E314V/AFR 317F– African American Literature and Culture
Blog Reflection
DUE before midnight (11:59 PM) on Sunday, January 22nd to the course blog: http://afamlit.blogspot.com/
In 350+ words, respond to some aspect of James Baldwin’s essay “Many Thousands Gone” from the 1955 collection Notes of A Native Son. You might consider addressing:
· Issues of audience. Who “we” are and who “they” are shifts around throughout the essay. Why might this be the case? What is Baldwin trying to achieve through this identification and othering? (see 26, 28)
· Consider Baldwin’s claims regarding how music or other black cultural influences are received by society at large (start with 24).
· What does Baldwin mean by the “social arena” (25)? How does he think that this arena limits Wright’s novel Native Son and particularly its protagonist Bigger Thomas? (see 25, 40-41)
· With regard to the “social arena,” explain some of the ways that black Americans have been historically been thought of in terms of “statistics”—“an endless cataloguing of losses, gains, skirmishes” (start with 25).
· How does Baldwin describe the cultural complexity of Aunt Jemima and Uncle Tom? (see 27-28)
· How does Baldwin suggest that Americans are made? (start with 29)
· Why, according to Baldwin, has black tradition and community been obscured in larger American culture? (see 24-29, 36)

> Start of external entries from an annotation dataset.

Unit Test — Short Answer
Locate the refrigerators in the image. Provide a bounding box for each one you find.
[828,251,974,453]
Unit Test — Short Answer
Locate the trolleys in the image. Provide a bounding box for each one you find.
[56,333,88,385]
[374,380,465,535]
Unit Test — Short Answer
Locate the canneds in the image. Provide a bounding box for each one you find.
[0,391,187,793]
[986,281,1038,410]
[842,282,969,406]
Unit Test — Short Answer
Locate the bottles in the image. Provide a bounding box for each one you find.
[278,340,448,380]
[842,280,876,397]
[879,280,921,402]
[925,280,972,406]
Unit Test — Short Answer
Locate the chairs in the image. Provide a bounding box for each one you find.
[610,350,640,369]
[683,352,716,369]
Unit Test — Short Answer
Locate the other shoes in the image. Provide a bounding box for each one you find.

· Whether you think that Baldwin’s (admittedly angry and frustrated) view of race in American society is still applicable today. Have we “walk[ed] together into that dazzling future when there will be no white or black” (45)? What might Baldwin mean when he writes that “the battle is elsewhere”?
You must look up and link to a resource for some element of the text. It is fine to reference or link to Wikipedia for this assignment.
You might consider exploring:
- the relationship between black identity and statistics within the “social arena”
- the history, varied meanings, and controversy over the Aunt Jemima/Uncle Tom myths
- the background for the “angry productions” (32) of the late twenties and thirties – the WPA/New Deal/Spanish Revolution
- the concept of the New Negro
- what you think constitutes the “American image of Negro life” and the “ray of hope” (40) in national culture today vs. in the 1950s.